Developers must also come to grips with security issues that arise when personal information is incorporated into the federating process. This will require the introduction of privacy controls to ensure that users’ information is protected and anonymized. “Even a request to a federated server can leak information about the requestor,” says Wurster.
As for improving indoor navigation, the problem has long been inadequate sensor coverage. To rectify this situation, developers need better indoor sensors. These include interior GPS and more robust environmental sensors for physical and chemical variables.
Beacons, on the other hand, present different challenges. One of the main barriers to beacon-enabled indoor navigation is the absence of an information infrastructure. For example, indoor positioning via beacons can tell an application that someone is standing in front of the Levi’s display at a department store. But for that to work, someone must define which beacon is at the display.

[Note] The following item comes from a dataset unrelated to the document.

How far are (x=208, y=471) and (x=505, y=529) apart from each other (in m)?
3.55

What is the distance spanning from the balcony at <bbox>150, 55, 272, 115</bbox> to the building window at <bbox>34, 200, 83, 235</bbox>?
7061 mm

While some enterprises have begun this process, still more has to be done.
“One other aspect of this centers on business value,” says Wurster. “A department store may be interested in their mobile application and their partner’s being able to leverage this information to provide value to their shoppers, but they would not like to have their competitor be able to use their infrastructure. The issue becomes one of not just federating data but also managing who has access to the data.”
Leaders in the context-aware computing field contend that soon developers will enhance the technology by giving systems the ability to acquire relevant information from nearby devices. This could be done today. Unfortunately the technology that supports these functions has not been deployed widely enough. But providers have already made moves to set this shift in motion. For example, soon almost everyone will be able to use a smartphone to remotely interact with the environmental control systems in buildings and homes.
One thing is certain: this type of functionality will find a home in a broad spectrum of industries. Currently technology providers have begun to focus much effort on enterprise and healthcare applications.
Where Does the Cloud Fit in?
As with many other technologies that try to impart intelligence to electronic devices, context-aware computing represents a work in progress. Currently the cloud plays a critical role in the technology’s support infrastructure, but that may change. “The cloud is a necessary component of context-aware computing, but in the future, it is possible that devices will be able to contain enough information to make the cloud unnecessary,” says Redfield.
The demand for better indoor navigation and technology that can adapt to real-time changes in context make the cloud the “only game in town.” For now, only a combination of local sensors and cloud-based data can provide the granularity and flexibility required to meet the demands of richer use cases. But as the novelty of the technology wears off, consumers will increasingly call for reduced latency and greater security and privacy. This will shift the focus back to device-resident intelligence.